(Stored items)
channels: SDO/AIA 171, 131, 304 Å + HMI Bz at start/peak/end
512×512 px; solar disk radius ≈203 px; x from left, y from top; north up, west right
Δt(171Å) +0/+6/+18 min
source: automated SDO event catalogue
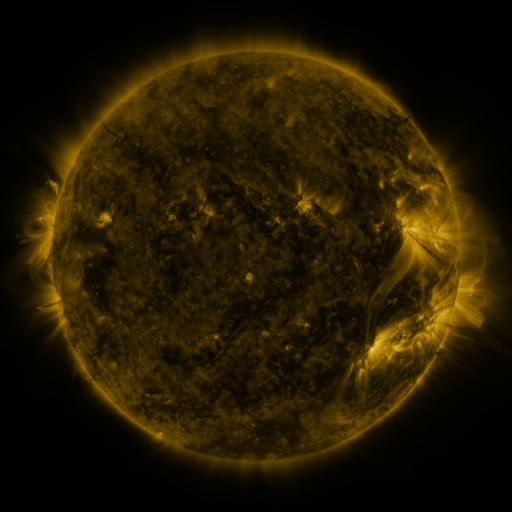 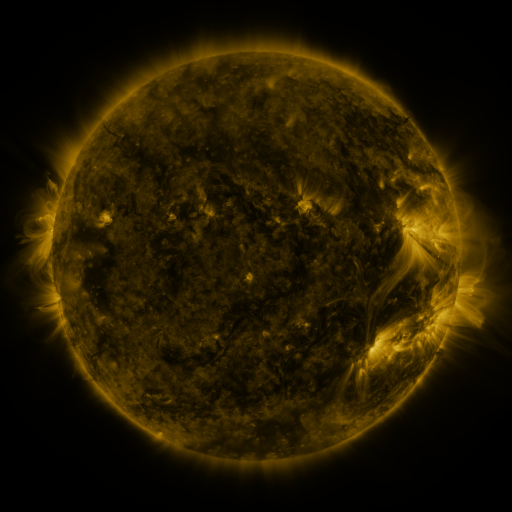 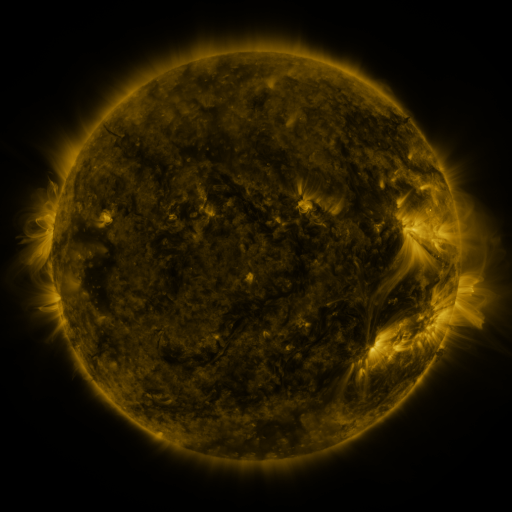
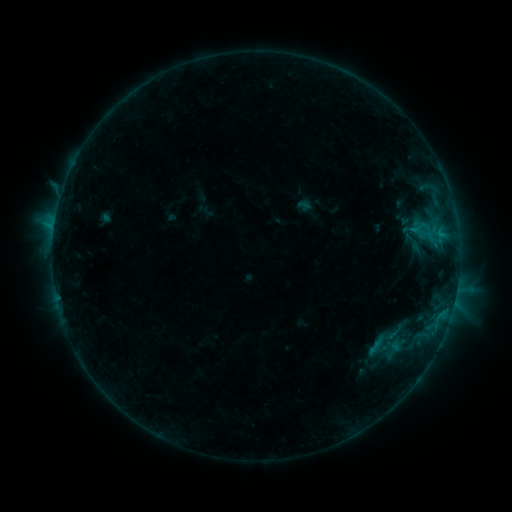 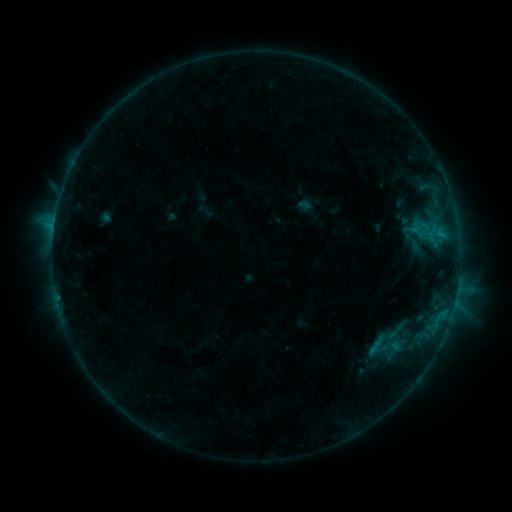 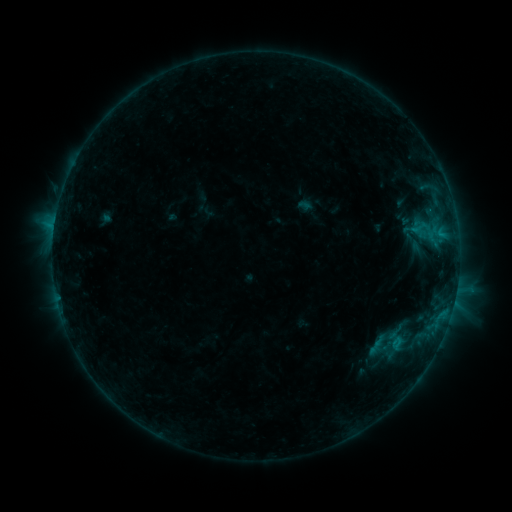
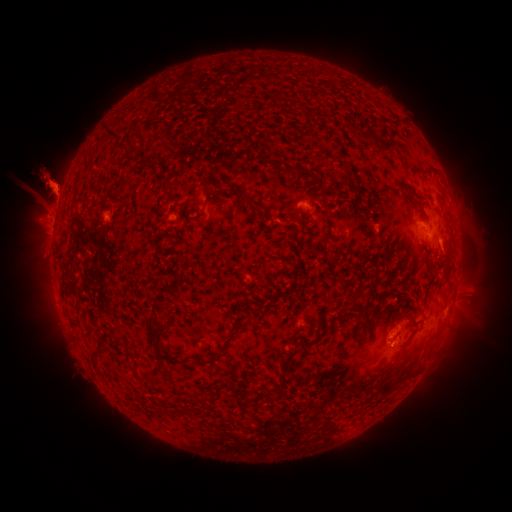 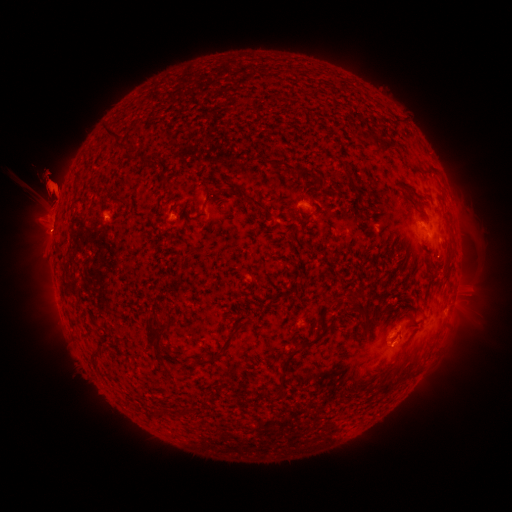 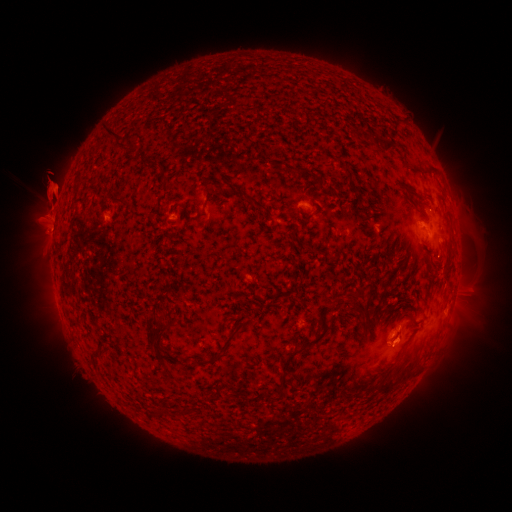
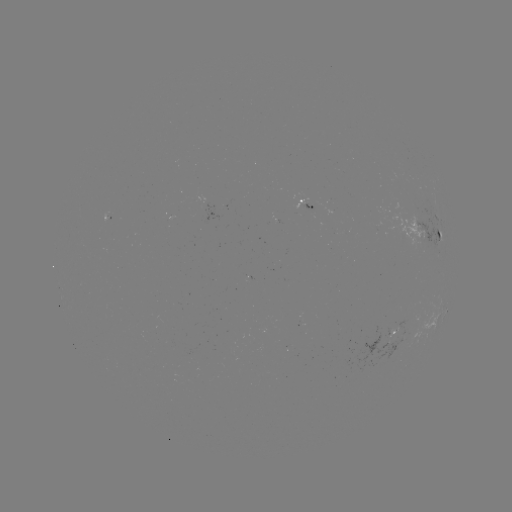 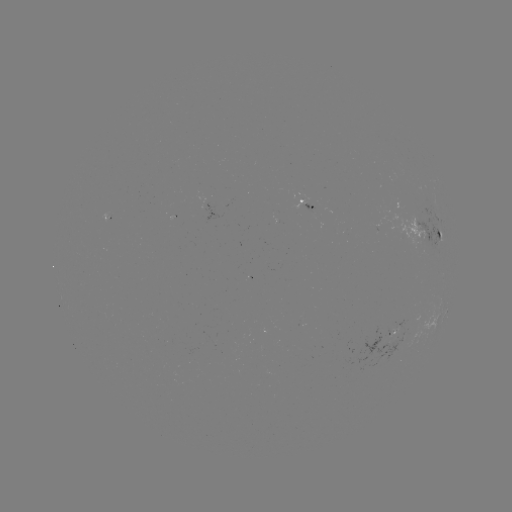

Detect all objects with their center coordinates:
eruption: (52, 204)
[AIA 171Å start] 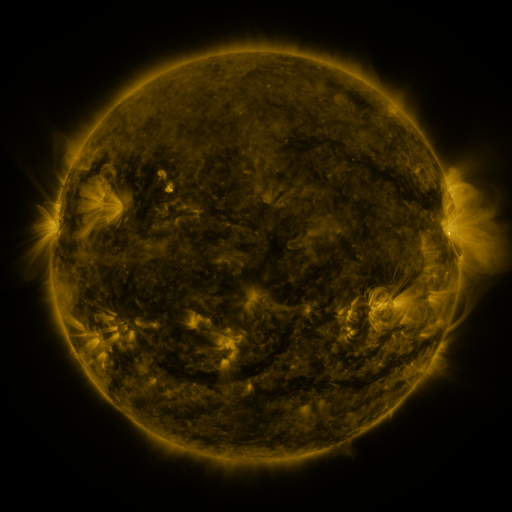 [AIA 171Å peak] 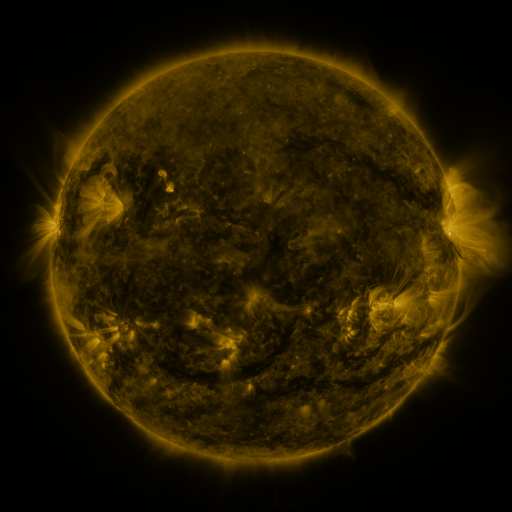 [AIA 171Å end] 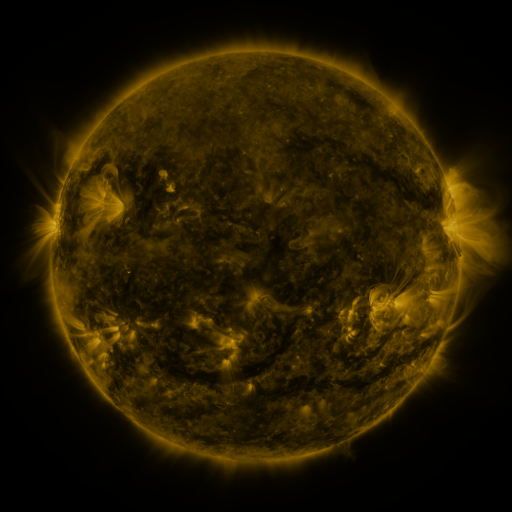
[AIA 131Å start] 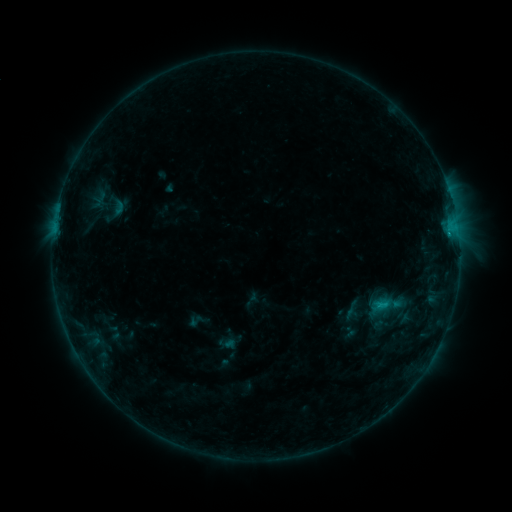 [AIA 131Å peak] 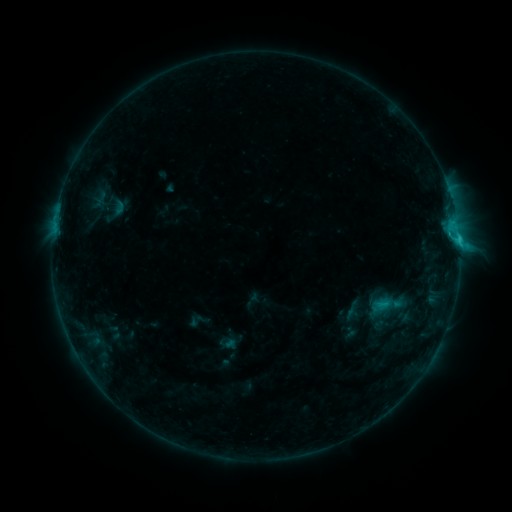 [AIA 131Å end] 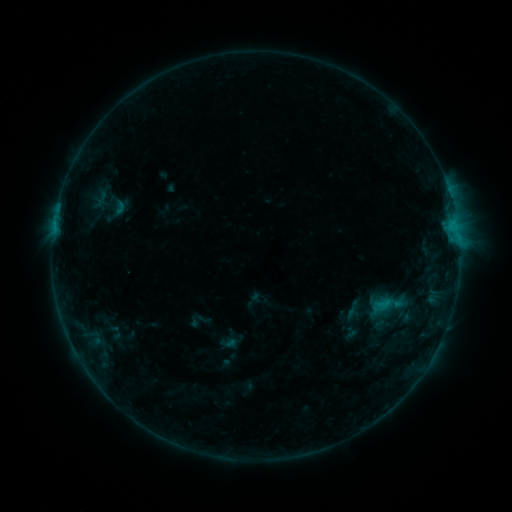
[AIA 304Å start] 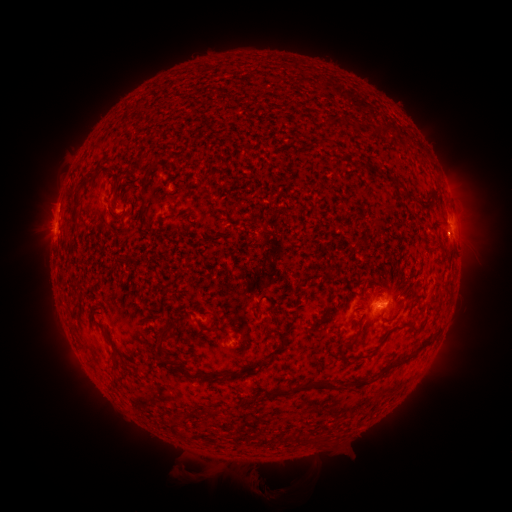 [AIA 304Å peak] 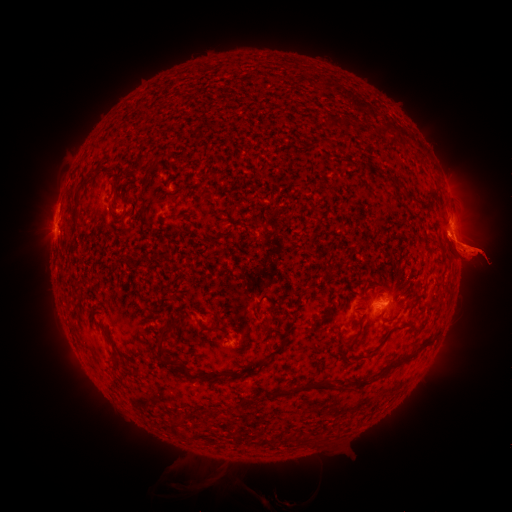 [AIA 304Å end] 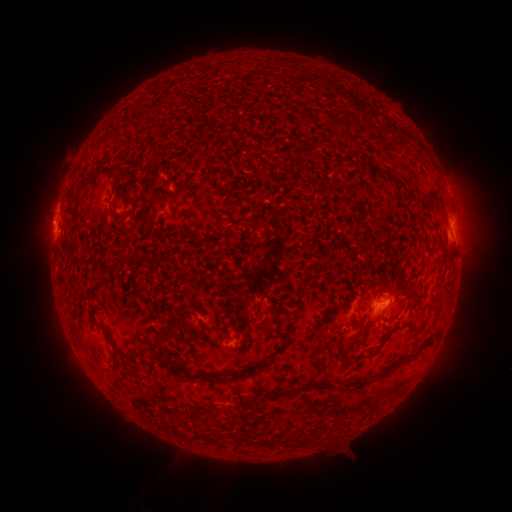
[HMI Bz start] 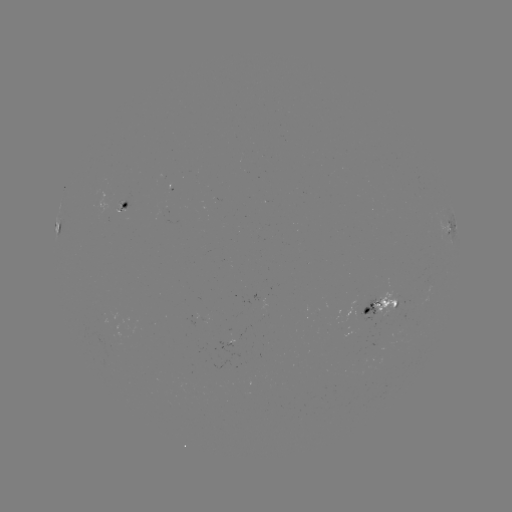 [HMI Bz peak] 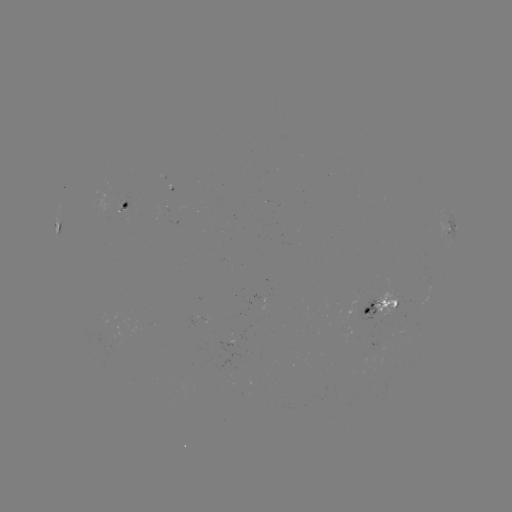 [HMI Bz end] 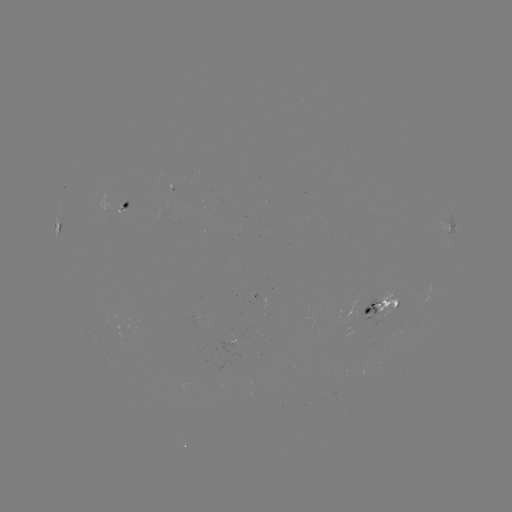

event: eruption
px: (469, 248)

**Problem**
Starting at the first line of the records above, please copy every line exactly through the line containing "source: automated SDO event catalogue", and stop there.

**Reply to the exercise**
channels: SDO/AIA 171, 131, 304 Å + HMI Bz at start/peak/end
512×512 px; solar disk radius ≈203 px; x from left, y from top; north up, west right
Δt(171Å) +0/+6/+18 min
source: automated SDO event catalogue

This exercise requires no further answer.